Texto:
******************************
Para quienes desde nuestra más tierna infancia somos riverplatenses, la del domingo fue una tarde triste. ¡Cómo no estar apesadumbrado si River, para muchos de nosotros, es parte de nuestras vidas!
En mi caso, esa pasión futbolera arrancó a los 9 años, más precisamente en la primavera de 1957, cuando, en el viejo Gasómetro de Avenida la Plata (así se conocía a la entonces cancha de San Lorenzo), River pierde su invicto de más de medio campeonato frente a Argentinos Jrs. por 4 a 1.
El resultado de esa jornada aleja toda posibilidad de imaginar que abracé mi afecto al club de Nuñez por exitismo.
Mi padre – dirigente y sufrido hincha de Huracán – no quería que su hijo transitara las mismas penurias futboleras que él y me instaba para que me hiciera simpatizante de los de la “banda roja”.
Y aquella tarde accedí, aunque siempre dejara un lugar en mis afectos para el querido “Globo” del Parque de los Patricios, cuyo descenso también sufro.
Pero….ironías del destino, aquel, el de 1957, fue el último campeonato que River obtuvo por un largo tiempo. Pasaron 18 años sin tener la satisfacción de ganar un solo título, mientras que mi “viejo” se daba el gusto de ver al club de sus afectos, el que fundara el múltiple deportista que fue Jorge Newbery, campeón en 1973.
******************************
Tarea A:
Responde con datos del texto sobre River:
(i) ¿A qué edad empezó la pasión futbolera de quien narra?
(ii) ¿De qué club era dirigente e hincha su padre?
(iii) ¿Cuántos años pasó River sin ganar un solo título?
Tarea B: Prolonga el texto sobre River a partir de su última oración.

Entradas dadas:
******************************
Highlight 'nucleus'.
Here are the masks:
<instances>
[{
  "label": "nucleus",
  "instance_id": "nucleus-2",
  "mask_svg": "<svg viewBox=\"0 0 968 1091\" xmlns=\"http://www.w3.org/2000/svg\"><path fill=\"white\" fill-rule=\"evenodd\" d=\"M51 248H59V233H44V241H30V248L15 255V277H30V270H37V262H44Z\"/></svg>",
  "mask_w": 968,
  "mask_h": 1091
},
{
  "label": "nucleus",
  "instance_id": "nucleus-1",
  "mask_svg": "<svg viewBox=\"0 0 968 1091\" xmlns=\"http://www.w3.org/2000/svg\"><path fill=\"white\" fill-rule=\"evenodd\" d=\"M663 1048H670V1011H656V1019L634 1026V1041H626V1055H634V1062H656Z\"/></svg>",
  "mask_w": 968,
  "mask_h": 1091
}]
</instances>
******************************
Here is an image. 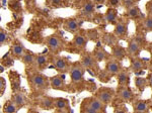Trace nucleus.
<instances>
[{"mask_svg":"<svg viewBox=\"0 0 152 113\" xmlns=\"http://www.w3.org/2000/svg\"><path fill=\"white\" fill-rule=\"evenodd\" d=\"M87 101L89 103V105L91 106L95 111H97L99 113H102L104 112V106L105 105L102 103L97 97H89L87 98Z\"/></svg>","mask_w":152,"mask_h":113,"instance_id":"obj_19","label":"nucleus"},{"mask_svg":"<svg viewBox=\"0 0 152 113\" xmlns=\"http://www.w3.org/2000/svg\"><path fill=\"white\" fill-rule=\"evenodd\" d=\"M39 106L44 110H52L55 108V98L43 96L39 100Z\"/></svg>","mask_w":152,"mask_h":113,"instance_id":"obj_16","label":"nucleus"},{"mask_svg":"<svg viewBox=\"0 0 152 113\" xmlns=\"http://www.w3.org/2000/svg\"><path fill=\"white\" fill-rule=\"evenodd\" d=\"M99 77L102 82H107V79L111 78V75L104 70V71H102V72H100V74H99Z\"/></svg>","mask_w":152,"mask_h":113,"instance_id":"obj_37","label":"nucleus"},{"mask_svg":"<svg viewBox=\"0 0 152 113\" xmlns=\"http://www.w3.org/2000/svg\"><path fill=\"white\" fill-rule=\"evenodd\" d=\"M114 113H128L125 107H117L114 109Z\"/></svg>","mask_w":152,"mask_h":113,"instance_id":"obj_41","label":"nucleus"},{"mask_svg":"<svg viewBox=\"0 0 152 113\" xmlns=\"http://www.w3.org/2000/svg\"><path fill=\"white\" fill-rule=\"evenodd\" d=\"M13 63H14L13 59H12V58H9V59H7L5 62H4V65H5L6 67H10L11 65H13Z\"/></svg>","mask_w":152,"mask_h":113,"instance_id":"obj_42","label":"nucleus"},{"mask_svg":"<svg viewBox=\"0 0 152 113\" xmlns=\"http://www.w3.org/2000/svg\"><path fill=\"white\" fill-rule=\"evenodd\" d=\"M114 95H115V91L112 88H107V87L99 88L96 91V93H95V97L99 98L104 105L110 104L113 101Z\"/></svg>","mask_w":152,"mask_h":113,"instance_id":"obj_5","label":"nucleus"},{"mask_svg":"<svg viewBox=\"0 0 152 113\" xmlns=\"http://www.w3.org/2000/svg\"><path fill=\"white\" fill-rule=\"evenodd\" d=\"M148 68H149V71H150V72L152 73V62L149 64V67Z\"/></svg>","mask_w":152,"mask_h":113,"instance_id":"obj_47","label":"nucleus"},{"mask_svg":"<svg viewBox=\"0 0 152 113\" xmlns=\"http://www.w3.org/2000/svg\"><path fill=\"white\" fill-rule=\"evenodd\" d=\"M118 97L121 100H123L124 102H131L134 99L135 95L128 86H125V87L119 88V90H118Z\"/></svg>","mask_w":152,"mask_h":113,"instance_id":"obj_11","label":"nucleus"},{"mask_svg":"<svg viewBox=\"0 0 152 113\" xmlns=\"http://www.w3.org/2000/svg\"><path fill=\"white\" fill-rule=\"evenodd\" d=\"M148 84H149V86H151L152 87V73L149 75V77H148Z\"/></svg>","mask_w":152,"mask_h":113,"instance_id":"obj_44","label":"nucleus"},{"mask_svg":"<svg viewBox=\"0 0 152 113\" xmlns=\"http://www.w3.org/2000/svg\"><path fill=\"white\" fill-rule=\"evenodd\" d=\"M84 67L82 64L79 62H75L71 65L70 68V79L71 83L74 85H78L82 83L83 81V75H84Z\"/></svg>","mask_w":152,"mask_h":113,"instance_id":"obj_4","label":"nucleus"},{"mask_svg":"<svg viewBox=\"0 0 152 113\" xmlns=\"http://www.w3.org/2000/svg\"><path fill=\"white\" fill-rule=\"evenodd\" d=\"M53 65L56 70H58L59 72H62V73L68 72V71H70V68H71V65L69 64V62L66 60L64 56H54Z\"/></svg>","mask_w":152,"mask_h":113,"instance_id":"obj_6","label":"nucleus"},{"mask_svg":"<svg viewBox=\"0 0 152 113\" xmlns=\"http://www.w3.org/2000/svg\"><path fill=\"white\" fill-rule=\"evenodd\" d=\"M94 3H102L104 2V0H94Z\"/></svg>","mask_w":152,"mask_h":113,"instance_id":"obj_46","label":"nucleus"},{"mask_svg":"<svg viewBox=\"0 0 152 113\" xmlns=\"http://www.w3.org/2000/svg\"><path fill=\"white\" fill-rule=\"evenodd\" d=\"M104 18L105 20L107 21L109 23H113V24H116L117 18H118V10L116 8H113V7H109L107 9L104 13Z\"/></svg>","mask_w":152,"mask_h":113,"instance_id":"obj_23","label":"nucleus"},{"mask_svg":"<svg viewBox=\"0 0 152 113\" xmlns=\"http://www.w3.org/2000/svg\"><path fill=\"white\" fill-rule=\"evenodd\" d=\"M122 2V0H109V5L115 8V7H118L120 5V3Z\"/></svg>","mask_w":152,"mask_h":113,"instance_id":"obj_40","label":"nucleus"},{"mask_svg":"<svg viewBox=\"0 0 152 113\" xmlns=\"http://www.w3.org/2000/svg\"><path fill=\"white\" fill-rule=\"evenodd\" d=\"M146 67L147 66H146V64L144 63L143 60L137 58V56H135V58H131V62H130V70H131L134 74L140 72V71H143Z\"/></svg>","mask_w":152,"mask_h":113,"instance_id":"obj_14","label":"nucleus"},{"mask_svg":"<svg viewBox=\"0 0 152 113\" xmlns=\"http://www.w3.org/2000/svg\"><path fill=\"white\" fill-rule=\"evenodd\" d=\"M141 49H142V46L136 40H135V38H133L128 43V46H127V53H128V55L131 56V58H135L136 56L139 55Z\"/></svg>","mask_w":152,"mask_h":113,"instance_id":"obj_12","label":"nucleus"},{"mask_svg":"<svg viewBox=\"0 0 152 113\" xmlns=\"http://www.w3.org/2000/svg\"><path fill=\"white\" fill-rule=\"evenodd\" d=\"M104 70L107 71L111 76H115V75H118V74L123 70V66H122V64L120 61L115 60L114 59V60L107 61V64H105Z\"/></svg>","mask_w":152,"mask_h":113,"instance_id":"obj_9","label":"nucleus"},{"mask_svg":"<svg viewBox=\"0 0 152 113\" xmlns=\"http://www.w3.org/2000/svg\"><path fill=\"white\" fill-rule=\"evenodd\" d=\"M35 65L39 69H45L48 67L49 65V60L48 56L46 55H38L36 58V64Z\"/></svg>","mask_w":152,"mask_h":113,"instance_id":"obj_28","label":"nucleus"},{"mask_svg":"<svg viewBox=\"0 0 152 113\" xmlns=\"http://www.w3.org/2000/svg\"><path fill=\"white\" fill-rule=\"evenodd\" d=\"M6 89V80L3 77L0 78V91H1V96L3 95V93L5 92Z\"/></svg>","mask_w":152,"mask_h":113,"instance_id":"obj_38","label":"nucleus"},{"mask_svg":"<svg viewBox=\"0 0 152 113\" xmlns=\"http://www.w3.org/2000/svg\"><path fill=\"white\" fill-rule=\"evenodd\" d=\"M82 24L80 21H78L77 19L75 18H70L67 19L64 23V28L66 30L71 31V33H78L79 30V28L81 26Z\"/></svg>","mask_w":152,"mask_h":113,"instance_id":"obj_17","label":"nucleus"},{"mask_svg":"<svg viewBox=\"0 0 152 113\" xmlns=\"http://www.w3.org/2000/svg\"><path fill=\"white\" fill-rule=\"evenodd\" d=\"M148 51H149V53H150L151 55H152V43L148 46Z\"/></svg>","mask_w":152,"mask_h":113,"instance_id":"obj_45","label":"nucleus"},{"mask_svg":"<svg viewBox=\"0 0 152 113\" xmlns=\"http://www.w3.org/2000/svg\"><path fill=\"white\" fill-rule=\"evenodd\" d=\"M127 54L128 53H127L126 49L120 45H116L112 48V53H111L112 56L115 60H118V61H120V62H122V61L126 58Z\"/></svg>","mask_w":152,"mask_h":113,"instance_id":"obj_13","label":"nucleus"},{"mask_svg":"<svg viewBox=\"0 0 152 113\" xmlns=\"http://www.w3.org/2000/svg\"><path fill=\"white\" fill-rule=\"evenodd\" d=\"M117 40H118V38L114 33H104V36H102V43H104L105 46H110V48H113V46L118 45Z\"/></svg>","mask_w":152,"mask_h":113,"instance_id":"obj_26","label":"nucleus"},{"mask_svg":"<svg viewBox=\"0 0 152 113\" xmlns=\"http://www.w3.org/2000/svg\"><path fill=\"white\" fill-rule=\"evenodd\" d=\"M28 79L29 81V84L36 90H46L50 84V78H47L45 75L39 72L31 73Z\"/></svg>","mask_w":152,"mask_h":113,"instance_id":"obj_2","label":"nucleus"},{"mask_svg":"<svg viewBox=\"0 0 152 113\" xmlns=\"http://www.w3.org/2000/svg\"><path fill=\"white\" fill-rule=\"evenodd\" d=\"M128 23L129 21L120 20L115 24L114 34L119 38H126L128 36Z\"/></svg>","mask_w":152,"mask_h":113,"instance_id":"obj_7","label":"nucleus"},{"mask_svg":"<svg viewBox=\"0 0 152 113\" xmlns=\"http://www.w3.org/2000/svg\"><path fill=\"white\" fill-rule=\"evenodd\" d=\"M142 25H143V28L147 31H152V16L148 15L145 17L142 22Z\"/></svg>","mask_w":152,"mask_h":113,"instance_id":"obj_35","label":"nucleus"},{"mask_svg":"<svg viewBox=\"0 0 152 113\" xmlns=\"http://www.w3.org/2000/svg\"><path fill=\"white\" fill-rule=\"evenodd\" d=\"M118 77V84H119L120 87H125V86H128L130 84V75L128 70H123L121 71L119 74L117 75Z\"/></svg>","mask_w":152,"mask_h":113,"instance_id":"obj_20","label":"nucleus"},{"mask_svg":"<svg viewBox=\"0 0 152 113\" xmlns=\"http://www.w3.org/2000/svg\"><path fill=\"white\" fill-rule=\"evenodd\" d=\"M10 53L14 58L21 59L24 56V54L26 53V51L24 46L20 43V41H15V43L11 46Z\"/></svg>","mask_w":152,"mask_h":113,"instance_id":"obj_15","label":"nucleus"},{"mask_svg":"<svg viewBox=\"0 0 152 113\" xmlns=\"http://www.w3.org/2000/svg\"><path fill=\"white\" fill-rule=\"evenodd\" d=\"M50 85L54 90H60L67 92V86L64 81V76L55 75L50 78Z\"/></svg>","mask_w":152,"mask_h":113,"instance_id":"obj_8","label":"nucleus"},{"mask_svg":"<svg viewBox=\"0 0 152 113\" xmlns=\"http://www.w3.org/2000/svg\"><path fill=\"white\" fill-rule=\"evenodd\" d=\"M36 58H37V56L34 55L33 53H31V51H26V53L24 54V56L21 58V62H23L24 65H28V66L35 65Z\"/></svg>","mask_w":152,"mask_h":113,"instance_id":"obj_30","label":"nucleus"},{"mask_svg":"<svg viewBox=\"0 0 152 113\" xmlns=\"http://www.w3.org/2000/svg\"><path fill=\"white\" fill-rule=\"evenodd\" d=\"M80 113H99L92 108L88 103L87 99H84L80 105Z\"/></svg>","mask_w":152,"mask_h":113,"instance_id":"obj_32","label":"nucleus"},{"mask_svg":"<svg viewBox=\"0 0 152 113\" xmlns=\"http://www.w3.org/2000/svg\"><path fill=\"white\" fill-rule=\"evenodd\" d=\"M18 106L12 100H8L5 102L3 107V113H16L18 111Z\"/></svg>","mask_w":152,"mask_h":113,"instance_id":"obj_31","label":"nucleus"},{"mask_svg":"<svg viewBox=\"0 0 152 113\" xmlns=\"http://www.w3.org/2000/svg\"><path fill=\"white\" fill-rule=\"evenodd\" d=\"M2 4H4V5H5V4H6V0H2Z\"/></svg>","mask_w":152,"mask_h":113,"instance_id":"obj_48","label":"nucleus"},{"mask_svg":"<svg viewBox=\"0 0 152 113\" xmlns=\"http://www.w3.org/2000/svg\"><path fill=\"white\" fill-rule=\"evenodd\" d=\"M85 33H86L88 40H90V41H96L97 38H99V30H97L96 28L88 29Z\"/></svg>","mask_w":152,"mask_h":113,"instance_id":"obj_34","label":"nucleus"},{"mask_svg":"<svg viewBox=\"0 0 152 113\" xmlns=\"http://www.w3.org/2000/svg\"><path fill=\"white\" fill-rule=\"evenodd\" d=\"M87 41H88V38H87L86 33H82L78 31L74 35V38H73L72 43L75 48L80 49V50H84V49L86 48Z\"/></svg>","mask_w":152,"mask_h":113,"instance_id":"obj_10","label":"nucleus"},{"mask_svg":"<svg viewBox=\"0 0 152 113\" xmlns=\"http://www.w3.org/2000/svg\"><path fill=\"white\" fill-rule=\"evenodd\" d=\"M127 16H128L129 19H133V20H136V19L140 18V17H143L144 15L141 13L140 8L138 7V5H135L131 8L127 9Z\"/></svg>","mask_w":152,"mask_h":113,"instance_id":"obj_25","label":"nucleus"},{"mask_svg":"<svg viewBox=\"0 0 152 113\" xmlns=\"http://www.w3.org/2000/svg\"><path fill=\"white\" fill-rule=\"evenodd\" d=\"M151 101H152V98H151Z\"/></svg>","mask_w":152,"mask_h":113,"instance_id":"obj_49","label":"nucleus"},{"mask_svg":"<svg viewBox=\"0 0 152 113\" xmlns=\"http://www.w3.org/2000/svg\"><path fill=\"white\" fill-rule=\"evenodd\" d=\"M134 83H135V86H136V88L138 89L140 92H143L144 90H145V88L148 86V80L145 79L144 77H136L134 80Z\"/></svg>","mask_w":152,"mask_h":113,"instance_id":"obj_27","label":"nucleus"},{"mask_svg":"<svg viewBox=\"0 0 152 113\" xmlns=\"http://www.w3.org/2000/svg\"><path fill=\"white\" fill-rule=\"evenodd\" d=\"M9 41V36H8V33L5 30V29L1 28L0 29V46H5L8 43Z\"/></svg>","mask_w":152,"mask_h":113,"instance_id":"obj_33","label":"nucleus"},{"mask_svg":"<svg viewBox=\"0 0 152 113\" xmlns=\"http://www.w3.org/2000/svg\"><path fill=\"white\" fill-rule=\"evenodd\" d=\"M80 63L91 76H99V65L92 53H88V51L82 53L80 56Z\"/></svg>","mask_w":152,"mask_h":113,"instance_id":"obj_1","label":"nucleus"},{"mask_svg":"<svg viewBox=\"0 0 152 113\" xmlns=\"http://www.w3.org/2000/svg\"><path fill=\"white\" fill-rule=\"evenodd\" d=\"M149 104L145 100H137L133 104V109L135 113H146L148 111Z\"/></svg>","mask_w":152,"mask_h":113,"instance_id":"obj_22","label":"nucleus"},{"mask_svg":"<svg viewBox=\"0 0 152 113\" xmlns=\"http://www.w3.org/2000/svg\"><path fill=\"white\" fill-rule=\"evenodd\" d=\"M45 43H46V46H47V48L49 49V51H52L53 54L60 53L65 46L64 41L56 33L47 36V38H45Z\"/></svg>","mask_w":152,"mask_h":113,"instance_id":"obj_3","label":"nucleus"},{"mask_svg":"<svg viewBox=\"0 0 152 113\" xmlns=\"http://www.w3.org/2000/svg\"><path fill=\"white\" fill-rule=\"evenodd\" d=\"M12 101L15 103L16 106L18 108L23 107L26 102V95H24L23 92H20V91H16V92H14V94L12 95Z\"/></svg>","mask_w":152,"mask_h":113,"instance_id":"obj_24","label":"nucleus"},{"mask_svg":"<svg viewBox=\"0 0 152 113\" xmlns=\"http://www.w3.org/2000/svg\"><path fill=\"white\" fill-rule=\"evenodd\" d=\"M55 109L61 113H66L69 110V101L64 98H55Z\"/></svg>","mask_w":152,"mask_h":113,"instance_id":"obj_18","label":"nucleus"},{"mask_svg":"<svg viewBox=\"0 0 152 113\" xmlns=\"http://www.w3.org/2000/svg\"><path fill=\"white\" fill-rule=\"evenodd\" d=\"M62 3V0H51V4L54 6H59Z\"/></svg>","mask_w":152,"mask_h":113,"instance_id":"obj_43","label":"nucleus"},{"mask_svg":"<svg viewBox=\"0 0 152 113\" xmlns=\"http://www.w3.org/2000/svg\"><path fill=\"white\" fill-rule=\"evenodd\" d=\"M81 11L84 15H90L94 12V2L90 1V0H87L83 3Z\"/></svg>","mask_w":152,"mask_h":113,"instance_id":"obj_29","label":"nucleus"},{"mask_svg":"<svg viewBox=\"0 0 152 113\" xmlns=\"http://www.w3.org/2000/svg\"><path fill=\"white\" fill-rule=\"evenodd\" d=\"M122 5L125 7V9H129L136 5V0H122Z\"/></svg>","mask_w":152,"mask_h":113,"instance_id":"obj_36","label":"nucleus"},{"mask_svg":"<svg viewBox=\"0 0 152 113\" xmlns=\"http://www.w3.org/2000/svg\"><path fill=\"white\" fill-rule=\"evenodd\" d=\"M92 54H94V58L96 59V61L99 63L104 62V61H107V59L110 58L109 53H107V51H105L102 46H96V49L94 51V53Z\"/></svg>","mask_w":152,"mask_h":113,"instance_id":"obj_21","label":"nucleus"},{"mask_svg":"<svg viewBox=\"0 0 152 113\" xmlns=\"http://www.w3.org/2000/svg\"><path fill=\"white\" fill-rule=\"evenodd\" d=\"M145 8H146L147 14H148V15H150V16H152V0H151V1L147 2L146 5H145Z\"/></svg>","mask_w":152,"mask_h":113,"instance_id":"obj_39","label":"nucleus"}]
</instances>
******************************
Respuesta A:
(i) A los 9 años.
(ii) De Huracán.
(iii) 18 años.

Respuesta B:
Tardes de alegrías y tristezas. Pasaban los años y culminábamos las temporadas a punto de acceder a los siempre esquivos galardones máximos del futbol argentino o sudamericano, hasta que una fría noche de 1975 con un equipo integrado por jugadores juveniles, por una huelga del plantel superior, frente a Argentinos Jrs, en cancha de Vélez, lo alcanzamos y, a partir de allí, retomamos el sendero de los éxitos.
Esa tradición se transmitió a mis 3 hijos, el menor de los cuales nació a los pocos minutos que el uruguayo Antonio Alzamendi, en Japón frente al campeón europeo, conquistara el tanto que nos permitiera acceder a la cima del planeta futbolístico.
Jamás imaginamos que nuestro club, el que más títulos argentinos obtuvo, el de una historia riquísima jalonada por figuras extraordinarias como Moreno, Pedernera, Labruna, Loustau, Amadeo Carrizo, Más, Rossi, Sivori, los Onega, Alonso, Francescoli y tantos otros, habría de descender de categoría.
Es el corolario de numerosos desaciertos y una advertencia que va más allá del plano futbolístico: cuando las cosas se hacen mal durante un tiempo prolongado, tarde o temprano se produce la caída. Bien lo sabe la Argentina, aunque sus gobernantes actuales parezcan ignorarlo y se empeñen en no dejar desacierto por cometer, confiando en que el viento de cola externo no tendrá fin.
Ahora estamos devaluados y deberemos asumir esta nueva condición con dolor, pero también como una oportunidad de proyectar un River más sólido, que desde el subsuelo logre levantarse y reverdecer los viejos laureles. Será acompañado por su gente si el rumbo es claro y los procederes, honestos.
La tarde fue empañada, además, por hechos de vandalismo que revelan, una vez más, la enorme impericia del gobierno nacional en materia de seguridad.
Que acontecimientos de esa naturaleza podían ocurrir, lo sabía cualquier persona mínimamente informada. El Comité de Seguridad había aconsejado que el partido se jugara sin público, conforme a los precedentes que ese organismo había sentado en otros casos similares. Pero la presidenta Kirchner optó, como siempre, por el camino más fácil y más demagógico: decidió que hubiera público. Se dijo, como único fundamento, que era mejor que la gente estuviera en el estadio y no en sus inmediaciones.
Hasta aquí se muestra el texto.